President Lyndon Johnson declared a War on Poverty in the January 1964 State of the Union address. “This administration today, here and now, declares unconditional war on poverty in America,” Johnson stated.

His actual stated goal was not to prop up living standards artificially through an ever-expanding welfare state, but instead to strike “at the causes, not just the consequences of poverty.” Ultimately, he wanted “not only to relieve the symptom of poverty, but to cure it and, above all, to prevent it.” A noble goal, as so many government initiatives are, at least at first.

Twenty years ago, another president pledged to “end welfare as we know it.” On August 22, 1996, President Bill Clinton filled a campaign promise by signing welfare reform, the Personal Responsibility and Work Opportunity Act, into law.

This time there were new wrinkles: after two years of receiving benefits, welfare recipients would be required to work, and incentives were removed that encouraged having children out of wedlock and breaking up families to get benefits. There was also a five-year lifetime limit on total time of receiving benefits without working.

How have these programs worked out? reported in 2012, “Total federal and state welfare spending has increased more than 16-fold since 1964. Even since the 1996 welfare reform replaced Aid to Families with Dependent Children (AFDC) with the Temporary Assistance for Needy Families (TANF) program, spending has increased by 76 percent and by more than 20 percent since 2008.”

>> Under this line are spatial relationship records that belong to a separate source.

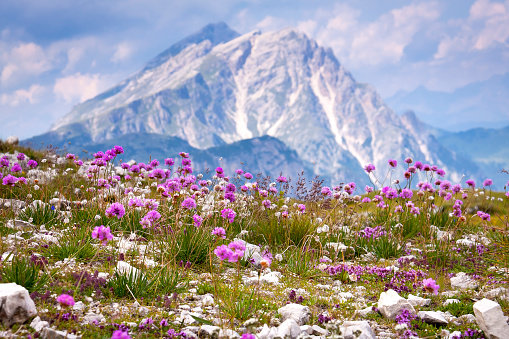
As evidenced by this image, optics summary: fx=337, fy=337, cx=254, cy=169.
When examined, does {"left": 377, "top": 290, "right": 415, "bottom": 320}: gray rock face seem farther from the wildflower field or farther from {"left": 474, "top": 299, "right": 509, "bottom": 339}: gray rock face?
{"left": 474, "top": 299, "right": 509, "bottom": 339}: gray rock face

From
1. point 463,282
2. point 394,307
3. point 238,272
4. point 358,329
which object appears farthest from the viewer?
point 463,282

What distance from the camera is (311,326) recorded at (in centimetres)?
422

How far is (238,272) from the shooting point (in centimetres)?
412

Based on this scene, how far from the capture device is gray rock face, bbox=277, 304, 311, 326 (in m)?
4.40

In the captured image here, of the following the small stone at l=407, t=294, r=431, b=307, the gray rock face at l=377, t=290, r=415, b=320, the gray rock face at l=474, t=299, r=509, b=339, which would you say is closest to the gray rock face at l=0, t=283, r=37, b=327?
the gray rock face at l=377, t=290, r=415, b=320

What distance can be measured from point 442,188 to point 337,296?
586 cm

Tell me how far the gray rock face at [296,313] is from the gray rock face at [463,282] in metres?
3.40

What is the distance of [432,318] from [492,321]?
0.69 m

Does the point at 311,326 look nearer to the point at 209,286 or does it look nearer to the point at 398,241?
the point at 209,286

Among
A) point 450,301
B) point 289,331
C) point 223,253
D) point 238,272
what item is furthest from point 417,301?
point 223,253

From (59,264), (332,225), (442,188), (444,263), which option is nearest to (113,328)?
(59,264)

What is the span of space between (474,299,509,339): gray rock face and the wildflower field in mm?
197

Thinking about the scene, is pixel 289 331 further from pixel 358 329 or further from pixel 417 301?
pixel 417 301

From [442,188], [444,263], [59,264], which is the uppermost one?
[442,188]
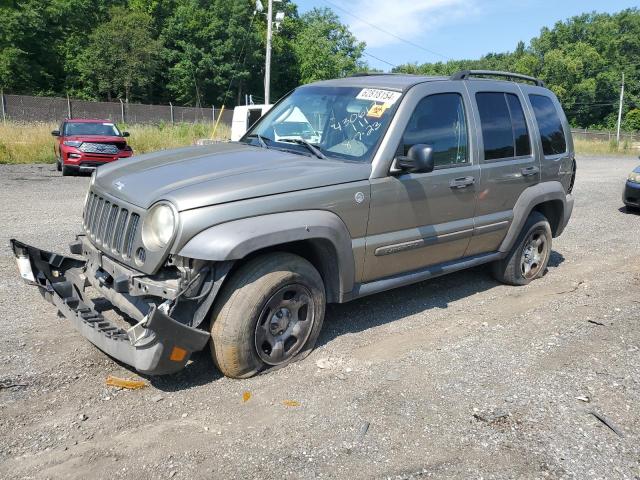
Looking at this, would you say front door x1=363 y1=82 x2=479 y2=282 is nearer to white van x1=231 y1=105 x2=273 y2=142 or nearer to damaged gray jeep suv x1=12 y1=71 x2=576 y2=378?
damaged gray jeep suv x1=12 y1=71 x2=576 y2=378

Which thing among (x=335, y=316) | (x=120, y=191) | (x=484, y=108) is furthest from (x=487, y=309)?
(x=120, y=191)

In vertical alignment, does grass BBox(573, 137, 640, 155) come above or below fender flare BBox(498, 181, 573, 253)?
below

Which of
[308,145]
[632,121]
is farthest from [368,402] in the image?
[632,121]

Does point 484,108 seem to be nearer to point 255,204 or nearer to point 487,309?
point 487,309

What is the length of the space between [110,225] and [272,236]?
119 centimetres

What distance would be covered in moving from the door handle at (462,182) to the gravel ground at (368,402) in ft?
4.10

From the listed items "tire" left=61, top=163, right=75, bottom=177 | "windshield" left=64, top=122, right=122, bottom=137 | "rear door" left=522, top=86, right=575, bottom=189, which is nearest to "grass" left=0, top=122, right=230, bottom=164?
"windshield" left=64, top=122, right=122, bottom=137

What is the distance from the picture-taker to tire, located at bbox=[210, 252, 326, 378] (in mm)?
3527

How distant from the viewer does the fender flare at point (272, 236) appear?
3.29m

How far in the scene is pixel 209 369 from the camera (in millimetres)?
3891

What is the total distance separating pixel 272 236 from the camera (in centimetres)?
351

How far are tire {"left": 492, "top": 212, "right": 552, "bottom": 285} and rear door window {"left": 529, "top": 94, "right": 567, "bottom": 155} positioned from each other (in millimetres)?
745

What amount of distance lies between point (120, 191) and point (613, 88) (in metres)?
88.2

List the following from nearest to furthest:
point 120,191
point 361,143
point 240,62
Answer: point 120,191, point 361,143, point 240,62
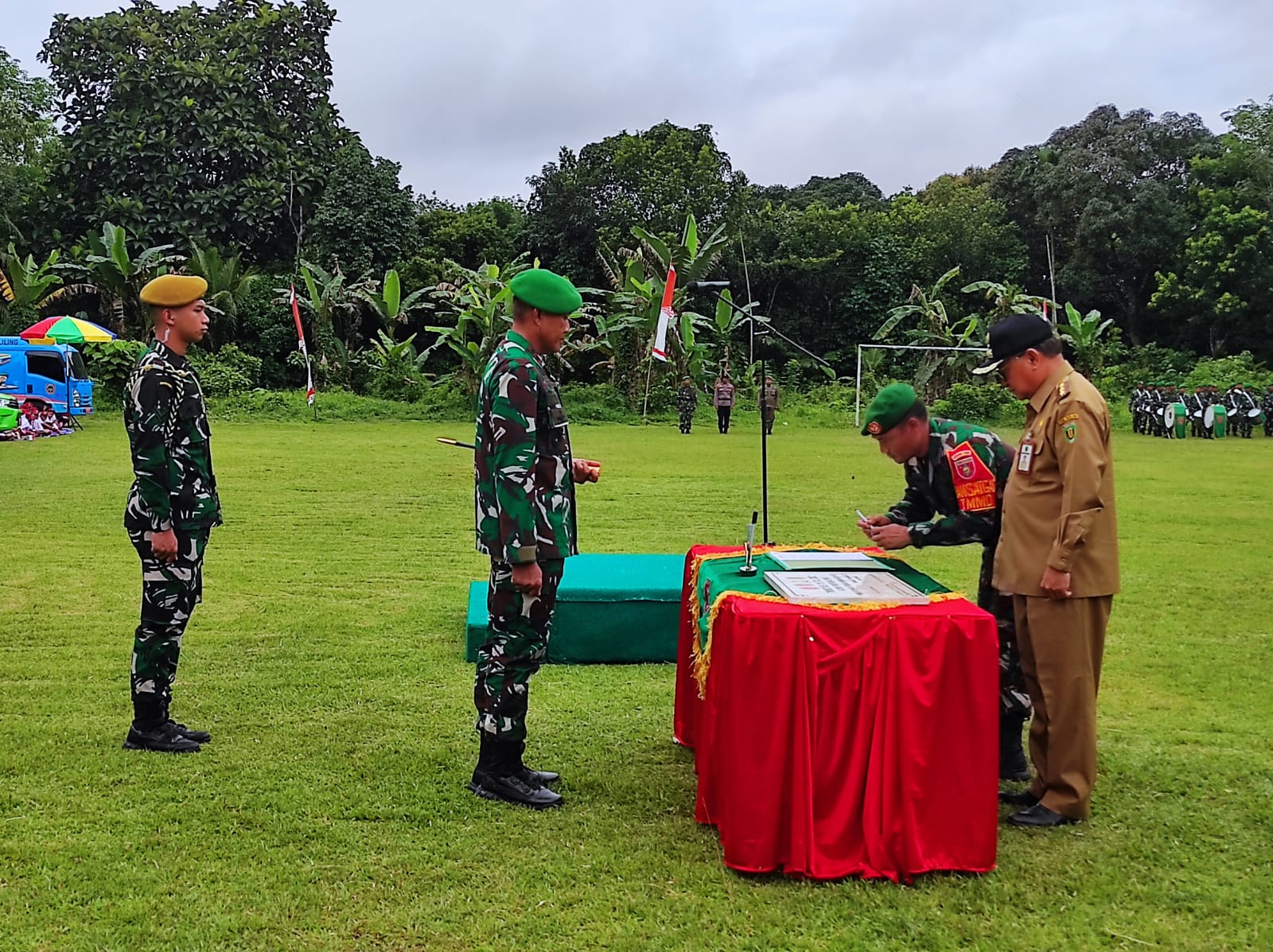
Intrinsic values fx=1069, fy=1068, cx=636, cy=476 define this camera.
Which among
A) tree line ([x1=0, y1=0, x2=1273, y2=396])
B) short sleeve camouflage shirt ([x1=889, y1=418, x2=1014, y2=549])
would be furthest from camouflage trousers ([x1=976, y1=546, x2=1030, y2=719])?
tree line ([x1=0, y1=0, x2=1273, y2=396])

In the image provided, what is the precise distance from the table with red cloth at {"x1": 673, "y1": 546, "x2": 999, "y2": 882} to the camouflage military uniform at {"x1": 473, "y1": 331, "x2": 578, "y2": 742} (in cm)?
78

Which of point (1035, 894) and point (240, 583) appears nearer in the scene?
point (1035, 894)

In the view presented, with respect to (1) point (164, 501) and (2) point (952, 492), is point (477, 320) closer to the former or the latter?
(1) point (164, 501)

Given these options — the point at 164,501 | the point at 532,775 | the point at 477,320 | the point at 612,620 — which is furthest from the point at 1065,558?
the point at 477,320

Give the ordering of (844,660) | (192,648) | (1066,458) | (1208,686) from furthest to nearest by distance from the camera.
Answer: (192,648)
(1208,686)
(1066,458)
(844,660)

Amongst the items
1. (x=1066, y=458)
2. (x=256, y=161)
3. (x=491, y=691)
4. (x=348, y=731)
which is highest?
(x=256, y=161)

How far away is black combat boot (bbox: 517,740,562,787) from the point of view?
3.92 meters

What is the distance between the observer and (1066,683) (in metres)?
3.53

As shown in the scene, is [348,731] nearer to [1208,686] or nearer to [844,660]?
[844,660]

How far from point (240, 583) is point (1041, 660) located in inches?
224

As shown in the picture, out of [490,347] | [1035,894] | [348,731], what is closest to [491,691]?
[348,731]

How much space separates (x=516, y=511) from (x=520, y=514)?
0.01 meters

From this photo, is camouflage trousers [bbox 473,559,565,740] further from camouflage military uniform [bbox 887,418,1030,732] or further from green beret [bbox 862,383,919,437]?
camouflage military uniform [bbox 887,418,1030,732]

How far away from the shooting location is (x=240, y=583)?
749 cm
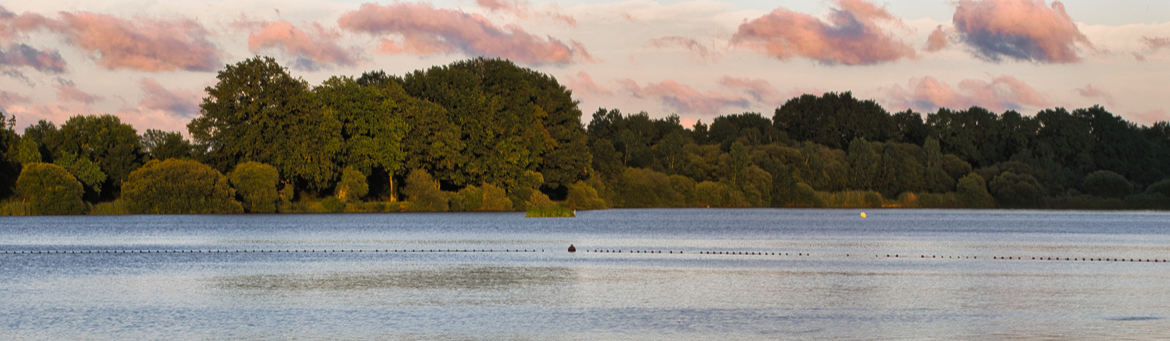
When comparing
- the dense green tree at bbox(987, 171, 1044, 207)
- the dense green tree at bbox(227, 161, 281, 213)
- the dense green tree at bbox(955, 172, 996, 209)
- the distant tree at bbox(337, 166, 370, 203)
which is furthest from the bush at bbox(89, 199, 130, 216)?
the dense green tree at bbox(987, 171, 1044, 207)

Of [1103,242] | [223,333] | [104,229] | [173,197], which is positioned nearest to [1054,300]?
[223,333]

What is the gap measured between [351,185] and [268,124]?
30.6 ft

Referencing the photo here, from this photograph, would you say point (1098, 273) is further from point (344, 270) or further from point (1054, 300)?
point (344, 270)

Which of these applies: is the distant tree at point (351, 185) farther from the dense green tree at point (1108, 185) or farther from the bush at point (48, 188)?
the dense green tree at point (1108, 185)

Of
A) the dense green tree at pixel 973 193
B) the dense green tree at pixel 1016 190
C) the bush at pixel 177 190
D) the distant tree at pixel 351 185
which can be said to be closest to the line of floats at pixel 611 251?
the bush at pixel 177 190

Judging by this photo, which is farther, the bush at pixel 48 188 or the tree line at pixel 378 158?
the tree line at pixel 378 158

President Obama, the Washington Examiner reports, “took the Great Recession as an opportunity to get as many households as possible into the food stamp program, an important part of his stimulus package. One result was that the number of able-bodied adults with no children who receive food assistance doubled.”

Because the value of food stamps and welfare payments are looked at as income, the overall poverty rate has not changed much since the War on Poverty began. However, both the number of Americans on welfare and total welfare spending have soared.

The goal should be to reduce both poverty and welfare spending. Two states, Kansas and Maine, have implemented a requirement for able-bodied childless adults to work for food-stamp benefits, and the results are impressive.

In Maine, 80 percent of those affected by the requirement left the food stamp program, and in Kansas, the total of those affected dropped 75 percent very quickly, and 60 percent had work within a year, according to the Examiner.

When it was easy to stay home and collect food benefits, many were happy to do so. But when required to work, these recipients quickly got out of the hammock and went to work, abandoning government support.

People are often content to do as little as possible, but will do what they must.